Это я уже знал из собственного опыта. Люди уверенно шагали навстречу. Они знать этого не хотели. Они по-прежнему были уверены, что на их кладбищах похоронены только родные и близкие, в смерти которых они не виноваты.
Может, поэтому на сегодняшний вечер мне Вересаев нужен был весь. Чтобы получить ответ и на другие вопросы. Но я слишком был самоуверен. Похоже, отвечать он мне не хотел. Я ему, похоже, сегодня был не нужен. Потому что мне так и не удалось его купить.
Возле книжного магазина толпились люди. И это меня удивило. Я понятия не имел, что еще бывают очереди за книжками. Или свершилось чудо? И на землю спустился гений? И нашей земле пришелся кстати? И даже людям?… Но я поторопился составить доброе мнение о читающей публике.
Они действительно толпились у книжного магазина, что-то горячо обсуждая и агрессивно размахивая руками. Внезапно по чьему-то истеричному зову все одновременно задрали головы вверх. С неба спускался гений. Я по-прежнему плохо видел его лицо, лихорадочно нащупывал очки в кармане, сумке, но безуспешно. Я щурился, но гениальное лицо так и не мог узреть. Внезапно лицо гения стало двоиться, троиться, четвериться… Лиц стало много и они все ниже и ниже, плавно и обреченно опускались на нашу грешную землю, словно делая одолжение.
Наконец без очков смог разглядеть воздушные шары с изображением лица гения. Но лица по-прежнему не мог видеть отчетливо.
— Кто это? — крикнул я.
— Вы что! С Луны свалились! — какой-то длинноволосый верзила готов был влепить мне оплеуху за мою безграмотность.
— Похоже, с луны свалился не я, а он, — я кивнул на плавно танцующие в воздухе физиономии гения.

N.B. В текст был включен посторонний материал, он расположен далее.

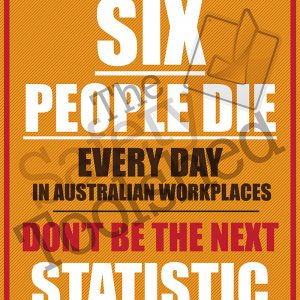 On average 6 people die every day in Australian workplaces - don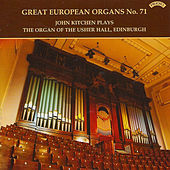Play & Download Great European Organs No.71: Usher Hall, Edinburgh by John Kitchen | Napster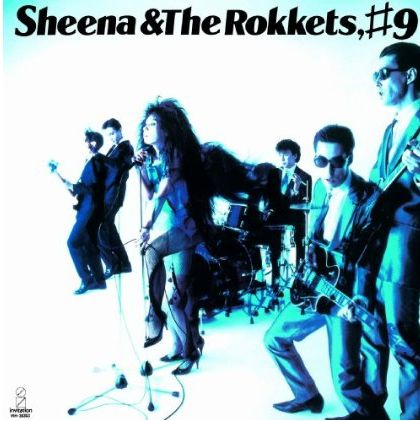 SHEENA & THE ROKKETS #9
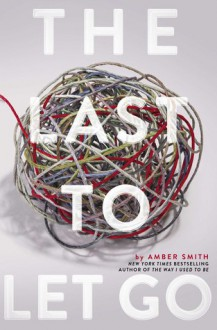 The Last to Let Go - Amber Smith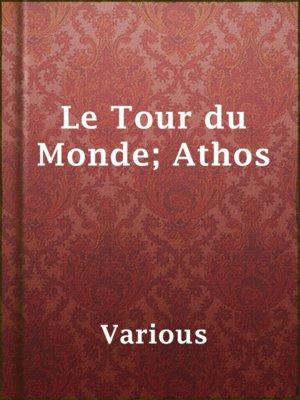 cover image of Le Tour du Monde; Athos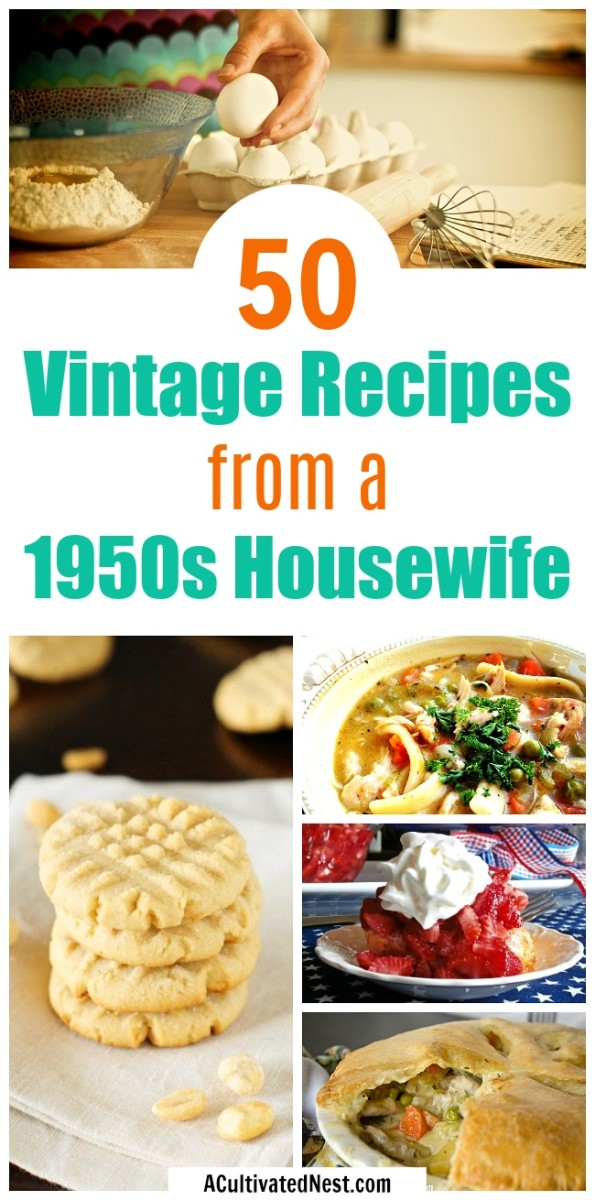 So maybe we wouldn't want to live in the 1950s again, but we do miss that yummy food!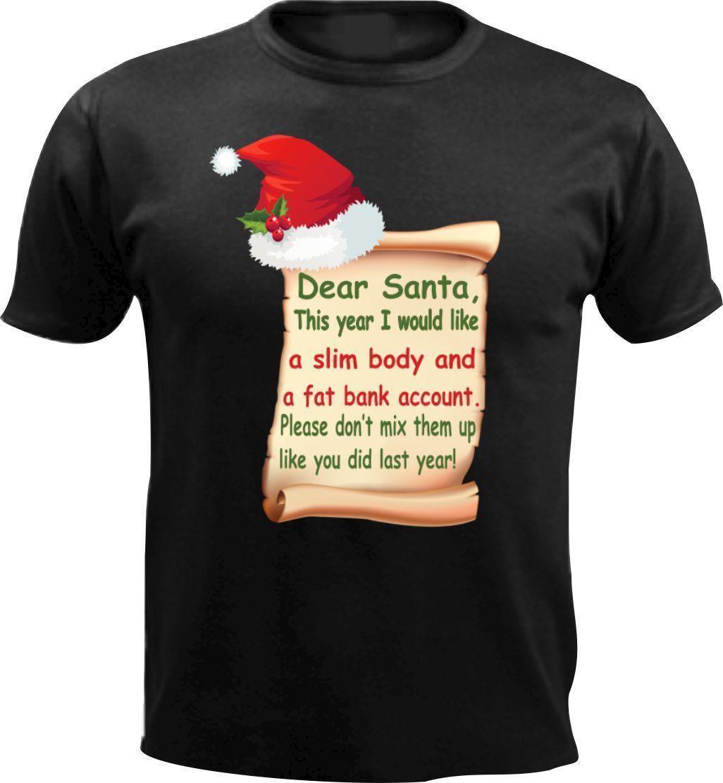 ca1f8bbd Dear Santa Christmas Slogan Present Men T Shirt Funny Gift Xmas Top New  Year Elf Mens Shirts Shirts For Men From Amesion75, $12.08| DHgate.Com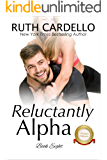 Reluctantly Alpha  (The Barrington Billionaires, Book 8)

— Да это… Это… — возмущаясь затараторила стриженая остроносая дама в очках. — И как это можно не знать! Это талантище, умница! Такую гениальную книжку написал!
Похоже, фамилию талантища она все же забыла или вообще не знала.
Возле меня запрыгали какие-то лохматые медведи, зайчики и микки маусы.
— Купите гениальную книжку! Купите шедевр века! — они навязчиво хватали меня за руки.
— Сам автор имеет честь дать сегодня вам автограф! — хрюкнула свинья и уже бесцеремонно потащила меня к входу книжного магазина.
Фамилию гения я так и не узнал. Но подозревал, что это все же не Вересаев. И не потому, что Вересаев был уже далече. Сегодня было возможно все. Просто я был уверен, что таких денег на рекламную компанию у него бы попросту не хватило. Да и со вкусом у него все было в порядке. Но я, опять же, оказался просто младенцем по сравнению с возможностями рекламы.
Свинья ловко втиснула меня через двери магазина и буквально поставила в очередь. Я обреченно вздохнул, по-прежнему утешая себя мыслью, что сегодня смогу купить Вересаева. Но стоять час в этом сумасшедшем доме все же не собирался. И решил попробовать без очереди. В конце концов я же хотел купить не сверхгения, а скромного Вересаева. Но и сумасшедший дом оказался здравницей по сравнению с исполнением моих желаний.
— Извините, — промямлил я, стараясь выглядеть интеллигентно, и от волнения даже нашел свои очки.
Очки видно полностью расположили к моей скромной персоне, и многие из очереди ко мне почтительно обернулись.
— Извините, мне совсем по-другому делу. Я вам не составлю никакой конкуренции. Хотя я очень уважаю ваш выбор. Но мне… С вашего позволения купить только одну книжку. Автора такого. Не знаю, знаете ли вы его. Вересаев фамилия.
На меня смотрели как на сумасшедшего. И я не понимал, в чем дело, неужели Вересаев уже в списке запрещенных писателей? Наконец кто-то не выдержал этого гробового молчания и загоготал на весь магазин.
— Во чумло! А мы, по-твоему, чего — за колбасой тут стоим! Или за Пушкиным? Можно сказать, паримся, все муки испытываем, а он вот просто так! Очкарик недобитый! На халяву! Без очереди!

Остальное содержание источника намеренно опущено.